ИСТОЧНИК:
============
Читаем Пресловутая эпоха в лицах и масках, событиях и казусах полностью

Ересь, правда, была относительной, и бдительности хватало лишь на первые десять – пятнадцать минут. Еще какое-то время считали долгом, с помощью той же проверенной жестикуляции, как бы остерегать друг друга. А дальше, махнув рукой, во весь голос называли вещи своими именами.

Привычный творческий профиль гостя не обязательно определял его амплуа собеседника. Тут прозаики становились лириками, авторы скучных критических эссе сыпали эпиграммами, лирики оборачивались эпиками, как, например, Давид Кугультинов. Он гордился тем, что его «такой маленький численно народ» удостоился в «Памятнике» Пушкина особого упоминания. «И друг степей калмык».

Любой случай из жизни, чья-то подслушанная его цепким ухом история, засевшая в памяти фраза отливались в его рассказах притчей, метафорой, басенной мудростью.

Заступаясь за Василя Быкова, о котором Грибачев заявил вместо поздравления, что, мол, Государственная премия, присужденная ему, не отменяет крупных ошибок, которые он допустил в некоторых своих повестях, Давид взгромоздился на ту же трибуну и сказал, что они воевали вместе с Быковым, служили в одной дивизионной газете, и все факты, которые легли в основу вещей Быкова, ему знакомы. Там они выглядели по-иному, буднично, как заурядные эпизоды долгой войны. Ограненные мастером, они засверкали, как бриллианты. Это и есть настоящее искусство.

Сам, быть может, того не ведая, он сказал и о себе, о своем даре рассказчика.

Кстати, за Грибачева он зацепился не случайно. Как и Грибачев за Быкова. С той же трибуны Николай Матвеевич (дело было на каком-то писательском сабантуе в Баку) громогласно обиделся за Маяковского и Горького, которых, мол, все больше заслоняют Блок и Булгаков.

Через два выступления ему ответил Быков, чем и вызвал позднее гнев патриарха. Быков сказал, что десятилетия пресс давил на Булгакова, на Ахматову, на Блока. И вот чья-то добрая рука сняла этот пресс, а кое-кто по нему уже тоскует.

Потом выступил Давид и сказал, что великий поэт – это солнце, а солнце не дает тени и поэтому никого не может заслонить. Если же в его лучах высвечиваются чьи-то уродства, то тем хуже для урода и тем лучше для тех, кто это видит.

Вечером на банкете другой «автоматчик», как их обоих некогда назвал Хрущев, сказал Грибачеву:

– Что ты здесь, в Баку, говоришь о Блоке и Булгакове? Ты скажи это в Москве.
============
ИЗВЛЕЧЕННЫЕ ДАННЫЕ:

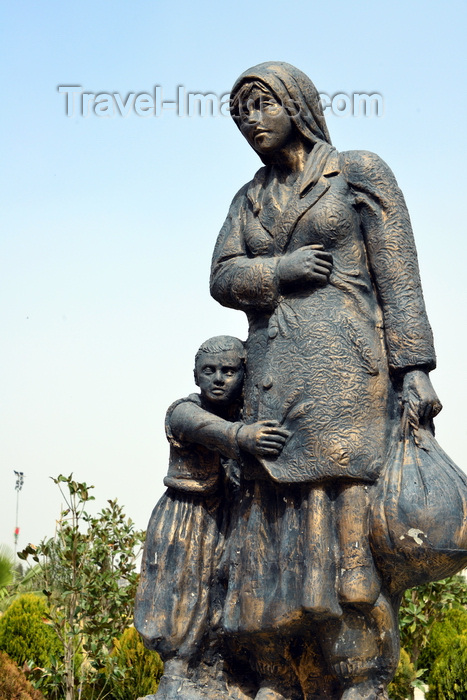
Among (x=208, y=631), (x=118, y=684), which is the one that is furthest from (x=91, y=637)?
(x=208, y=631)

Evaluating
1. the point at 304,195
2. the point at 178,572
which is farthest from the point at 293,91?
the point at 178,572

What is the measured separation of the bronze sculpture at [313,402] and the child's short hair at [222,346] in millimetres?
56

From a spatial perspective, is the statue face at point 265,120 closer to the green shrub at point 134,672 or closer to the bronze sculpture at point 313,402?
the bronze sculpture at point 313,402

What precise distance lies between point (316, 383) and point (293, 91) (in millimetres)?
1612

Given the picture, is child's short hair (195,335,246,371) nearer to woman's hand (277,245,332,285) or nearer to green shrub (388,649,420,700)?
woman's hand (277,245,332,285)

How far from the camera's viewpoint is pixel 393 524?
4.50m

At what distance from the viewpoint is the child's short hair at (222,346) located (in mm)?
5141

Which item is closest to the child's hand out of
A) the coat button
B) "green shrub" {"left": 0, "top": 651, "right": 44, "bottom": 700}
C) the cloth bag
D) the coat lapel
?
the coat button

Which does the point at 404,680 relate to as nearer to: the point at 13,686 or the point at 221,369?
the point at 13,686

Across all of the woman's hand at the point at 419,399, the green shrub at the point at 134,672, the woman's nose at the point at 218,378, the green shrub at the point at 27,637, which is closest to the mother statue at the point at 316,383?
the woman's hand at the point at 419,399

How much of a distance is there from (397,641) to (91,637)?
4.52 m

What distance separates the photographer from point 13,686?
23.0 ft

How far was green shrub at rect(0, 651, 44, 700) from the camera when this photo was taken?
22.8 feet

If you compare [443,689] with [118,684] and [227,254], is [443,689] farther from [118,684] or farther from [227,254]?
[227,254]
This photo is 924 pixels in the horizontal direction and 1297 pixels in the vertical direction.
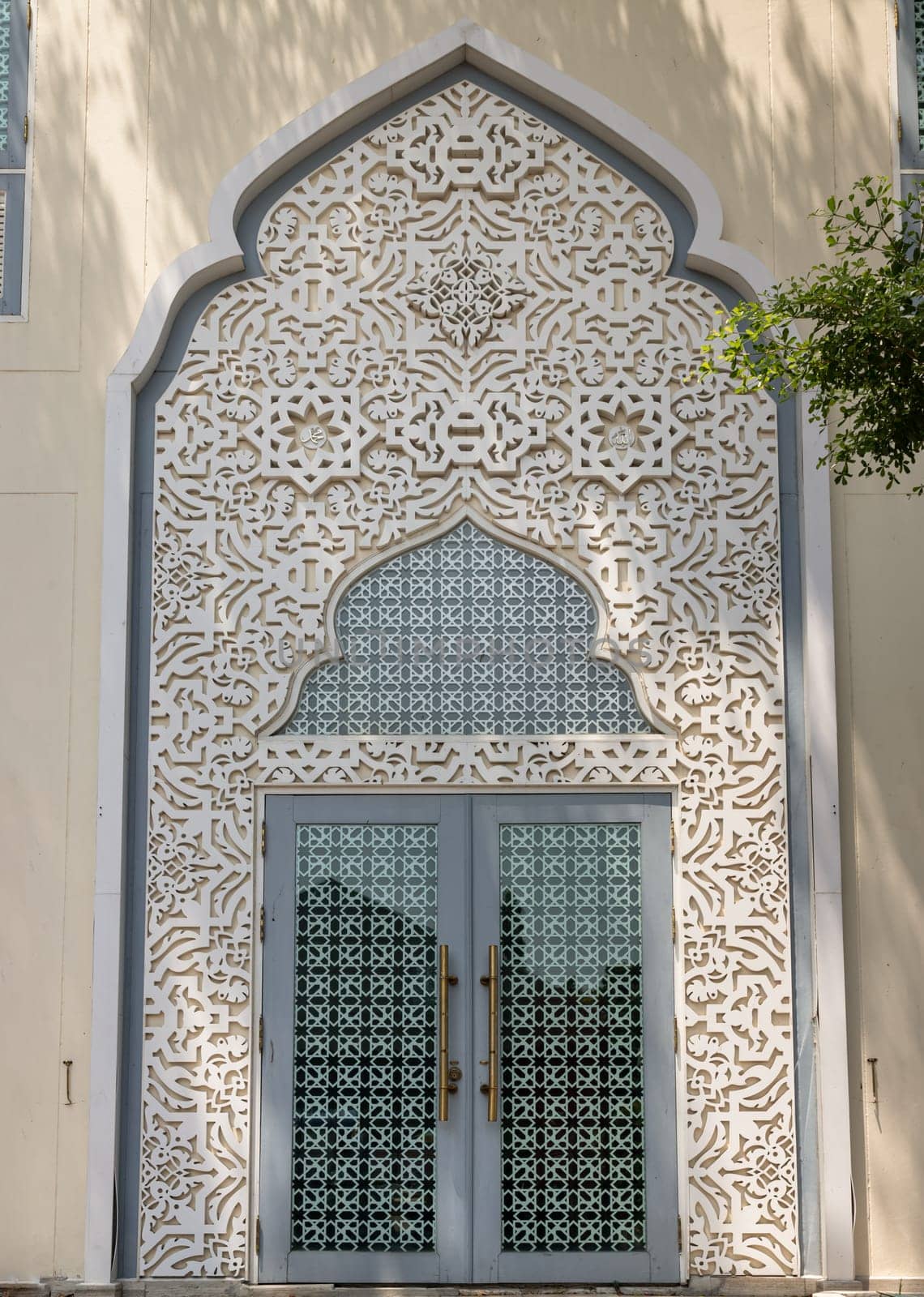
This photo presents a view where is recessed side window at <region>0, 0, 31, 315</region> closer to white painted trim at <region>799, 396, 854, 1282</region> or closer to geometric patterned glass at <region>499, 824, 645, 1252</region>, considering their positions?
============
ПОСТАВЛЕННАЯ ЗАДАЧА: Приведите фрагмент источника, начиная со слов "Через два выступления" и заканчивая словами "кто это видит.", подставив "светило" вместо "солнце".

РЕЗУЛЬТАТ ВЫПОЛНЕНИЯ:
Через два выступления ему ответил Быков, чем и вызвал позднее гнев патриарха. Быков сказал, что десятилетия пресс давил на Булгакова, на Ахматову, на Блока. И вот чья-то добрая рука сняла этот пресс, а кое-кто по нему уже тоскует.

Потом выступил Давид и сказал, что великий поэт – это светило, а светило не дает тени и поэтому никого не может заслонить. Если же в его лучах высвечиваются чьи-то уродства, то тем хуже для урода и тем лучше для тех, кто это видит.